Third grade students from Northstar Elementary school visited the University of Alaska Fairbanks (UAF) campus on November 8, 2018. The students were provided an opportunity to visit the engineering labs. Tristan and Dylan, UAF students in Civil and Environmental Engineering, provided a presentation on the different types of concrete and demonstrated the differences in concrete strength by crushing concrete cylinders.The students found the demonstrations engaging and were enthusiastic about learning the differences in concrete mixtures.
CSET participated in the 2018 Alaska Federation of Natives Conference held in Anchorage, Alaska October 18-20. The Center had a booth in the exhibit hall in order to interact with conference attendees. A voluntary survey was conducted to obtain input from across Alaska on transportation safety issues.
The Pacific Northwest Transportation Consortium (PacTrans) and Center for Safety Equity in Transportation (CSET) hosted the 2018 Region 10 Transportation Conference on October 12th, 2018 at the University of Alaska Fairbanks. The theme, North to the Future: Emerging Mobility and Safety Issues in the Pacific Northwest, engaged participants in dialogue on how to move the state of our transportation system forward while being conscious of safety and mobility implications. More than 130 professionals, academics and students in the field of transportation engineering attended the conference, many of whom came from outside the state of Alaska.
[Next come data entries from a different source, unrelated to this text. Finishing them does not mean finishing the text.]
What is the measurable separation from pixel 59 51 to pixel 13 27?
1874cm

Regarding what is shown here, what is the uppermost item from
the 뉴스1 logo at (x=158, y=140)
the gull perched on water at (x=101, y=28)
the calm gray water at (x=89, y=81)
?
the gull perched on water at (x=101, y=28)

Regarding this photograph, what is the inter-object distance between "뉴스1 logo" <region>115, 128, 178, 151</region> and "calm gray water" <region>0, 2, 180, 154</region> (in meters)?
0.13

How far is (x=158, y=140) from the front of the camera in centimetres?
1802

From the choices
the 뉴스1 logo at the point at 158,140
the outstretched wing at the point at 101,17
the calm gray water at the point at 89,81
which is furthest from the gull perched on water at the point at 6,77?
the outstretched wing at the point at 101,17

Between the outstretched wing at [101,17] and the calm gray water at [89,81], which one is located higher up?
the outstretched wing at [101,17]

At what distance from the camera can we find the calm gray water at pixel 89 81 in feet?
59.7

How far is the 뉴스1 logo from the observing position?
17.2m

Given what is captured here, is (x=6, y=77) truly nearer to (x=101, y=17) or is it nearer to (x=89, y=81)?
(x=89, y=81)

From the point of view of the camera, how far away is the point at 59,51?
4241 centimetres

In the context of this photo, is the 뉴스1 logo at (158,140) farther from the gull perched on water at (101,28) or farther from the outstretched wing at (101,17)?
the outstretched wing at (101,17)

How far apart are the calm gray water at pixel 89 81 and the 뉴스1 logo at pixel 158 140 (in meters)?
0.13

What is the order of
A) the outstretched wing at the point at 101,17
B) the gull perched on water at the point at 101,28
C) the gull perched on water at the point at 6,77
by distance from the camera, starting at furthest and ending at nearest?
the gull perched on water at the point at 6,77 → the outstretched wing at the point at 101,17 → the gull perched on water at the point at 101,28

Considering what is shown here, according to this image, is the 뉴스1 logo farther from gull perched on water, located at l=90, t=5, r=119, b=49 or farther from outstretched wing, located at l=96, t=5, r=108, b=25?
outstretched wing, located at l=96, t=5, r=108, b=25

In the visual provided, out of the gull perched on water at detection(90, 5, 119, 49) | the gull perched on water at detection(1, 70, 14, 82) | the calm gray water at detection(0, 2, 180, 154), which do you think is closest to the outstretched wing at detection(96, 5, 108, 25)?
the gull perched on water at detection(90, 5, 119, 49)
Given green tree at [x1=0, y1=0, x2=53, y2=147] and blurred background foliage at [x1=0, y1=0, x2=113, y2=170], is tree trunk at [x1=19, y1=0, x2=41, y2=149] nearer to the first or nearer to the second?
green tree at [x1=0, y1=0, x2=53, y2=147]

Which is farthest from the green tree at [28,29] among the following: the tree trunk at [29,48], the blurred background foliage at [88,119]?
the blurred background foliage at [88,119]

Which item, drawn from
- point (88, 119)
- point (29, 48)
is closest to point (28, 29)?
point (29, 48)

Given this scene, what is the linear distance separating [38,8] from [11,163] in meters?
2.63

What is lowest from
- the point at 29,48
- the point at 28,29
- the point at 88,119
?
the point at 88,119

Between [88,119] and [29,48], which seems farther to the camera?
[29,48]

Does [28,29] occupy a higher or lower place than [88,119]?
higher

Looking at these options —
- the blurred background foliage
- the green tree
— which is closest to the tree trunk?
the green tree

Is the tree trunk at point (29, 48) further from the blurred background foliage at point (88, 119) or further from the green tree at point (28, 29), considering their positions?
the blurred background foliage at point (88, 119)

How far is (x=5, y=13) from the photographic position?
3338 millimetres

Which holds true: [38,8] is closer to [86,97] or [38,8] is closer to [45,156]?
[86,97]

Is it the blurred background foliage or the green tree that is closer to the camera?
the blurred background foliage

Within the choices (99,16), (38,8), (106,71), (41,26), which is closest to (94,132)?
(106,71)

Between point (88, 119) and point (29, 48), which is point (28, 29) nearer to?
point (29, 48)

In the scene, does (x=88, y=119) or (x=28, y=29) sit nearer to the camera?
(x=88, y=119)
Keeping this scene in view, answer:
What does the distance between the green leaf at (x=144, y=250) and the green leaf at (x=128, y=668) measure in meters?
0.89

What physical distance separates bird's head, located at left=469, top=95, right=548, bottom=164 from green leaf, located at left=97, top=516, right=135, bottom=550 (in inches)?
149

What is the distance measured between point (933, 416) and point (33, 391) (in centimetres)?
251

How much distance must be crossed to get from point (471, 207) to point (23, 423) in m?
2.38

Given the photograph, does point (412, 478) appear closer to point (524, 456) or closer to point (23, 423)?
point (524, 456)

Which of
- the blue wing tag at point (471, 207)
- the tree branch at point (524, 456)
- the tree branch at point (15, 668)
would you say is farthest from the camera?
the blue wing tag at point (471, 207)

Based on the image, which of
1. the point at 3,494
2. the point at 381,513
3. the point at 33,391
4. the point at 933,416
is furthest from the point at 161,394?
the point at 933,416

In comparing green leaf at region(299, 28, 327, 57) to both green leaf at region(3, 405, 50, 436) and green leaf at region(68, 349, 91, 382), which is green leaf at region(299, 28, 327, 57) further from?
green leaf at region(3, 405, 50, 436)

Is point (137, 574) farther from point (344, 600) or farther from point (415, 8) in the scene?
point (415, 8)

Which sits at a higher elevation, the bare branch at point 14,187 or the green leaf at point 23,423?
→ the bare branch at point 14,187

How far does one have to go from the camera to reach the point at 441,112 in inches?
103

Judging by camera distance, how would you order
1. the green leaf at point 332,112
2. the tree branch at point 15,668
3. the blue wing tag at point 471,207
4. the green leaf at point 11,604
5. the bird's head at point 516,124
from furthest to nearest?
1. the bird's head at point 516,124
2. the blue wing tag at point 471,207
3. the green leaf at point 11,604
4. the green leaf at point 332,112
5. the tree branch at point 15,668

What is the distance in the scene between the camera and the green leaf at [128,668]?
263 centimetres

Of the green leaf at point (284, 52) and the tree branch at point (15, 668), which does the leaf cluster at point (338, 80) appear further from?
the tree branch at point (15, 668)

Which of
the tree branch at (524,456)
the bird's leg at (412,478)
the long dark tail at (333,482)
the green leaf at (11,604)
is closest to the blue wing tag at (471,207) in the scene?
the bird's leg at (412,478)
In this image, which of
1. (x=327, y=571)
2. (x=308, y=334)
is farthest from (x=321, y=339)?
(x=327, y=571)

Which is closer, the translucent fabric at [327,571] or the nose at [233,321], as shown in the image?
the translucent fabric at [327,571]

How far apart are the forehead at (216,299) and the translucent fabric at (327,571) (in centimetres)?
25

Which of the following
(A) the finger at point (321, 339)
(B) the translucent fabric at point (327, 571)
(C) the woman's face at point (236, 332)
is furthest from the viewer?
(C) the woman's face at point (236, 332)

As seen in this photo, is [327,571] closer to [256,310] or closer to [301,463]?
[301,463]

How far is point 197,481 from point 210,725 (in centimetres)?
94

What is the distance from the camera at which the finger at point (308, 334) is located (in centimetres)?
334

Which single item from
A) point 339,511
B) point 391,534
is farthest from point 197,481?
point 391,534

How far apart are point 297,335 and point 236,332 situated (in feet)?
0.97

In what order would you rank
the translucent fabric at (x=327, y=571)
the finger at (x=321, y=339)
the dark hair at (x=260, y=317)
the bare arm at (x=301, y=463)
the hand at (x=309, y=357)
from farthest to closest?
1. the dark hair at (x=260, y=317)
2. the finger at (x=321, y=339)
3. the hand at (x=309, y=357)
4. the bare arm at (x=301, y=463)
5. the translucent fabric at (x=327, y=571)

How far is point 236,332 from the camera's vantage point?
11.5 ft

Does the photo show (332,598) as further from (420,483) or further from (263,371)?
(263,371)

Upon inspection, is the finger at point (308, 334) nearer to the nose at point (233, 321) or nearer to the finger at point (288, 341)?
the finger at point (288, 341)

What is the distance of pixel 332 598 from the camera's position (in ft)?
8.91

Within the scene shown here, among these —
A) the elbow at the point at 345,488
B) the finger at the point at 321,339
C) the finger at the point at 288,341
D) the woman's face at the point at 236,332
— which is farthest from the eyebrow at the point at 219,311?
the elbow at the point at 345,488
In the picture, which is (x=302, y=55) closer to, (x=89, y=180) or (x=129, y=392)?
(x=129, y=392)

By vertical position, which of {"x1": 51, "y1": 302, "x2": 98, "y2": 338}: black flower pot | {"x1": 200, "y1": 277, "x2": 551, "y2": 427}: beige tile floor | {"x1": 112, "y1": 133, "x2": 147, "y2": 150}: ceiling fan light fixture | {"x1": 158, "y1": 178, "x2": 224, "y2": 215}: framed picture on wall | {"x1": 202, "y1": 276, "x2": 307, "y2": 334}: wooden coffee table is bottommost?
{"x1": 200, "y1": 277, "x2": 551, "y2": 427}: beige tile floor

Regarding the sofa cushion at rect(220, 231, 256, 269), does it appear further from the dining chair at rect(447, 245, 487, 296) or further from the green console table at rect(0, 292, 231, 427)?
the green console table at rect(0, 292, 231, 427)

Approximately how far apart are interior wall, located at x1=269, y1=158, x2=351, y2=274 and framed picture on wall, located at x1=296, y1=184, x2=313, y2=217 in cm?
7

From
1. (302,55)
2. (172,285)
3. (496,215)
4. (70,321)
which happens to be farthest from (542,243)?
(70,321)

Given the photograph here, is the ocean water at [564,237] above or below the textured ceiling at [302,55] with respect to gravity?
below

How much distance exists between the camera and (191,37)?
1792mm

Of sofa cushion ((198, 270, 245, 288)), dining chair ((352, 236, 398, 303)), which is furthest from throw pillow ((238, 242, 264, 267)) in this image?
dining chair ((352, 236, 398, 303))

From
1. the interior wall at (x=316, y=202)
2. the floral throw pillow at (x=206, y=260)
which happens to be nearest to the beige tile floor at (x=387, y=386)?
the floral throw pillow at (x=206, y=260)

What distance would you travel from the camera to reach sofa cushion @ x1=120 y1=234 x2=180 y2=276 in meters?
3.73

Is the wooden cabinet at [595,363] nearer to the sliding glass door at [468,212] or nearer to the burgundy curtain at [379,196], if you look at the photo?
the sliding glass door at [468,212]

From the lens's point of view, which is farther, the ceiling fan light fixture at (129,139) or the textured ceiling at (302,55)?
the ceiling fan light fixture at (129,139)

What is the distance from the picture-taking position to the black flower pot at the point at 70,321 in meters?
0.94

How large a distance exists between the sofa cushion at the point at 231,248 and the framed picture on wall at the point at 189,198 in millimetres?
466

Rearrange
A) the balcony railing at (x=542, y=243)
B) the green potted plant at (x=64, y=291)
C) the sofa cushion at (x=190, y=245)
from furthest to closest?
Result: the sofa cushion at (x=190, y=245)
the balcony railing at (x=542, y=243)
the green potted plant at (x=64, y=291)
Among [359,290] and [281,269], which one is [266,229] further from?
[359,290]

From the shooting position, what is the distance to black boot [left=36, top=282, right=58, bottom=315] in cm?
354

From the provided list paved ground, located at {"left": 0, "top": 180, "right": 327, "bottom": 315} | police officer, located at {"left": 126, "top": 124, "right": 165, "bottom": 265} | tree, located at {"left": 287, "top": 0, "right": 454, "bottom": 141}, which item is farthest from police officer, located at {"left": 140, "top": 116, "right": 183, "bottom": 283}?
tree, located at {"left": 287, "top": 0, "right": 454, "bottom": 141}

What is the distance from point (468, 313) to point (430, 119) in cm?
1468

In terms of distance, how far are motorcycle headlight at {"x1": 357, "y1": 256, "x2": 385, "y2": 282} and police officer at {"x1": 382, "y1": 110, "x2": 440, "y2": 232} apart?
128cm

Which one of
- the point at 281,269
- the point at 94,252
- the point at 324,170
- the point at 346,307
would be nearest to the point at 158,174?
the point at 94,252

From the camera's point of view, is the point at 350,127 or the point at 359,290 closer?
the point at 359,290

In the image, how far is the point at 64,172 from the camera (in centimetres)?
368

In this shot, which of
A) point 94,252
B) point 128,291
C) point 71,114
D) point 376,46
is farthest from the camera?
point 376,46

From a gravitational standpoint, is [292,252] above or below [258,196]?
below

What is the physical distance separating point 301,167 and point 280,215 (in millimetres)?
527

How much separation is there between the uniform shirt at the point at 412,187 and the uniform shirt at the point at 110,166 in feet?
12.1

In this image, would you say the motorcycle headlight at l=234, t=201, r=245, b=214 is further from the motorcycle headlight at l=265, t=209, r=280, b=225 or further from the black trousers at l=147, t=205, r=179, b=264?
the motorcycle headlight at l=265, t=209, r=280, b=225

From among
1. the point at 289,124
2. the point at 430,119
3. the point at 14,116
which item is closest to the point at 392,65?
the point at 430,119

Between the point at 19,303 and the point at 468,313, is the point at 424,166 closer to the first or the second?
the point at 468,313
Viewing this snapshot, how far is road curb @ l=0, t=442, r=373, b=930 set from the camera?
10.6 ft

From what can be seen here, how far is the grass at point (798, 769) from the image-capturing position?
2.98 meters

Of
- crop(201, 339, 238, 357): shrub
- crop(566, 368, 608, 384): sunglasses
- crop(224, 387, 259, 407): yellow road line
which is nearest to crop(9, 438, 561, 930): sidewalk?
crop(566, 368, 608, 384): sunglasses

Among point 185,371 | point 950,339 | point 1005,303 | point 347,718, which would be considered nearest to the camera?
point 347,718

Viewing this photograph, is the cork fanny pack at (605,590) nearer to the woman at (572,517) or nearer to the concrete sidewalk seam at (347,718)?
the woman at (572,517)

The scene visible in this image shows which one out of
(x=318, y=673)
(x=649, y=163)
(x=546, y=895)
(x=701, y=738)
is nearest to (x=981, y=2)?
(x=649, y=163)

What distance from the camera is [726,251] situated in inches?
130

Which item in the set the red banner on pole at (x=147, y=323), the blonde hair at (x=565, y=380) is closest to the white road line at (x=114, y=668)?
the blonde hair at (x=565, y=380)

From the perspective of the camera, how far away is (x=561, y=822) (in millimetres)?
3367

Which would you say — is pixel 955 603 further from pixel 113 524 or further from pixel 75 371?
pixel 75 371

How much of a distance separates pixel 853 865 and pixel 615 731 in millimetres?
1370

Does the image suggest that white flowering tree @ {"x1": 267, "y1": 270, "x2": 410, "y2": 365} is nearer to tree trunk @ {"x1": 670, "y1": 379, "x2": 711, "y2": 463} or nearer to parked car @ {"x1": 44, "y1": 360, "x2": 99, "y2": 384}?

The keynote address of the conference was provided by Ryan Anderson, Assistant Commissioner of the Alaska Department of Transportation and Public Facilities (AKDOT&PF), titled “Moving Safer, Moving Smarter, Transportation in Alaska.” The conference included 3 mobility focused sessions running concurrently with 3 safety focused sessions. The closing panel focused on balancing safety and mobility with 4 panelists: Anne Chang, SAE International, Dan Schacher, AKDOT&PF, David Yang, AAA, and Daniel Work, Vanderbilt University. The complete agenda is located here.
Students also had the opportunity to attend a special session focused on career development provided on October 13. Colin Singleton, CRW Engineering Group, Jackson Fox, Fairbanks Metropolitan Area Transportation System, and Marc Luiken, AKDOT&PF each presented on a transportation engineering topic to a group of approximately 30 students.
Registered attendees of the conference were provided the opportunity to take an excursion focused on permafrost and its impact on Alaska Infrastructure on Saturday, October 13. The excursion included visiting the Permafrost Tunnel, created and maintained by the Department of Defense for research purposes and a stop at the Trans-Alaska Pipeline visitor’s center. Those who took advantage of the excursion found it a highlight of their trip. Details on the locations visited can be found here.